Of this series of albums, I prefer the successor, Ring of Changes, but there is still enough to keep fans of the band interested here, although this album marked, for me, the beginning of the end between the two main writers, Lees and Holroyd, who, a la Davies and Hodgson, were now writing completely separately, giving rise to the feel of two acts making one album. Who you prefer is obviously a matter of individual taste. Actually, both can stray into blandness too often for comfort, Back to the Wall being perhaps the stick out example for Holroyd, whilst Death of a City is a rather feeble attempt at a Lees rocking track.

Holroyd does, though, fully redeem himself with the gorgeous ballad Echoes and Shadows, which has a full, rich vocal, amply supported by lush keys. It is, perhaps, this type of track which many find objectionable, but I find just a lovely listening experience. In addition, Life is for Living was a big hit single in Europe, and is a very decent BJH pop track.

As regards Lees, his best are saved until the last two, with the quirky Doctor, Doctor, which has some very intricate grooves and ideas at its heart, and In Memory of the Martyrs, dedicated to those who perished attempting to cross from East to West Berlin. Rich, with lush guitars and symphonic backing keys, full of feeling and sympathy for its subject, and lavishly produced, this is my favourite track of the album, and certainly the closest it came to rather more "traditional" prog. As a fan of the band, this track made it worth the price of the album on its own.
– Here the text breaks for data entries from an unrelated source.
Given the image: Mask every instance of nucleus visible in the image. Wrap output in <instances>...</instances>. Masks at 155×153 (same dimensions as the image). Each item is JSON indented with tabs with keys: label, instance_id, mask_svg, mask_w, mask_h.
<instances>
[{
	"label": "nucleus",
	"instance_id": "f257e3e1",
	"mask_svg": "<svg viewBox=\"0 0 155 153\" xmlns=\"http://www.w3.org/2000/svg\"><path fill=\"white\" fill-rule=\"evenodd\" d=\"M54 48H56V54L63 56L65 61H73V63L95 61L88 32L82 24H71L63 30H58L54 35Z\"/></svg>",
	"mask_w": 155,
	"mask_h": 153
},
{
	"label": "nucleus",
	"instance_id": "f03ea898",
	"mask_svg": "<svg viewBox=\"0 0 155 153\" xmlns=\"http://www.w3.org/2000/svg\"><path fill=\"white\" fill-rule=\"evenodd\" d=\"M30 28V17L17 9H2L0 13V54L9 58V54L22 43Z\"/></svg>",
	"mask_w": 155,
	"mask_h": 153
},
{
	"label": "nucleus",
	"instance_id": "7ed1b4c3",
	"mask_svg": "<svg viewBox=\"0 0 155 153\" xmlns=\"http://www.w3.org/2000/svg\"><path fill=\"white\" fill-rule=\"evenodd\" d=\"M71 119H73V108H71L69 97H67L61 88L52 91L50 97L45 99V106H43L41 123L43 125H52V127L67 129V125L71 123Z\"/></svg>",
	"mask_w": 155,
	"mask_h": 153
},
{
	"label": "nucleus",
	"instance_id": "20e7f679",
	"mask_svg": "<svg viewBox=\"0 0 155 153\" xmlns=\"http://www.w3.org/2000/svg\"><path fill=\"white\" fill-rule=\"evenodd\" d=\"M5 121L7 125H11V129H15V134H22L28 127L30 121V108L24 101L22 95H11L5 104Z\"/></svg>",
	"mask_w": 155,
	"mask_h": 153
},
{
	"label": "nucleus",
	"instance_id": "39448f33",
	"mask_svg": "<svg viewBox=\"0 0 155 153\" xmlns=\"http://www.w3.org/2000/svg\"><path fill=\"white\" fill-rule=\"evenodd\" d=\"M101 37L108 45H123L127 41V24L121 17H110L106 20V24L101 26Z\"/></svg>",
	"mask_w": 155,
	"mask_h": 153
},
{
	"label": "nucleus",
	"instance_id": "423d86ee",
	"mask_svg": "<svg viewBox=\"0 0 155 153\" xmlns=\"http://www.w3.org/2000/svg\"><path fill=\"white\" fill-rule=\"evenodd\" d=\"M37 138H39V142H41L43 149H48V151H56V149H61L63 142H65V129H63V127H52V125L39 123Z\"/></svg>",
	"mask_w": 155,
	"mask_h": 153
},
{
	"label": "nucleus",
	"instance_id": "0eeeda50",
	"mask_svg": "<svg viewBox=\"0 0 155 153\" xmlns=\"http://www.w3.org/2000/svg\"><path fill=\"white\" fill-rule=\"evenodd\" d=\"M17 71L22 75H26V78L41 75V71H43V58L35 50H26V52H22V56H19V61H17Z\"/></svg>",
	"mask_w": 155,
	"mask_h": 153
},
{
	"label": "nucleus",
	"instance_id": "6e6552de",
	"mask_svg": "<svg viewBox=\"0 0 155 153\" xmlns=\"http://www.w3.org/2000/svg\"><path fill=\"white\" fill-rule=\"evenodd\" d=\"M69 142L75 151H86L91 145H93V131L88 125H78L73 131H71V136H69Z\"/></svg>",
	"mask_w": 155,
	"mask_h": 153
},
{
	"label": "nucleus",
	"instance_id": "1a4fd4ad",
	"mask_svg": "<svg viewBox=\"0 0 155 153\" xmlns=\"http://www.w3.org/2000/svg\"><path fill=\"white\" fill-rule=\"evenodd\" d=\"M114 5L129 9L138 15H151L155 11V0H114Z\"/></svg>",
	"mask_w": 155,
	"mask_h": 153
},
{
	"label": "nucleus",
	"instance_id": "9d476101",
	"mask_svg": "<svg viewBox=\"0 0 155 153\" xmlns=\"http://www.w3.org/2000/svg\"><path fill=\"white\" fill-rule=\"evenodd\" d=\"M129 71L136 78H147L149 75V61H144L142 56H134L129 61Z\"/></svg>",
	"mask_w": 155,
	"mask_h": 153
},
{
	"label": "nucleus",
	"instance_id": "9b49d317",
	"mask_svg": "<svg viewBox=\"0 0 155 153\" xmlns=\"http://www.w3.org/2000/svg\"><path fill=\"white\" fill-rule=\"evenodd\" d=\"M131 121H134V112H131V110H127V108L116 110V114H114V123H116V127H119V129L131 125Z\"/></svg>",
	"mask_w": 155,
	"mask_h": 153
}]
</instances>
It is difficult to rate an album such as this. I like BJH, and I have never objected to commercial prog rock, and, in fairness, this lot were always master exponents of the "lighter" end of the prog spectrum. There are some very good highlights, but, unfortunately, too much of it is rather forgettable. Pleasant, but unremarkable, and, therefore, in terms of this band's long history, it is not amongst their best, and I would suggest that only completists who have to own all of their work would be recommended to shell out their hard earned cash to own it. Two stars, therefore, but an extra half in reality.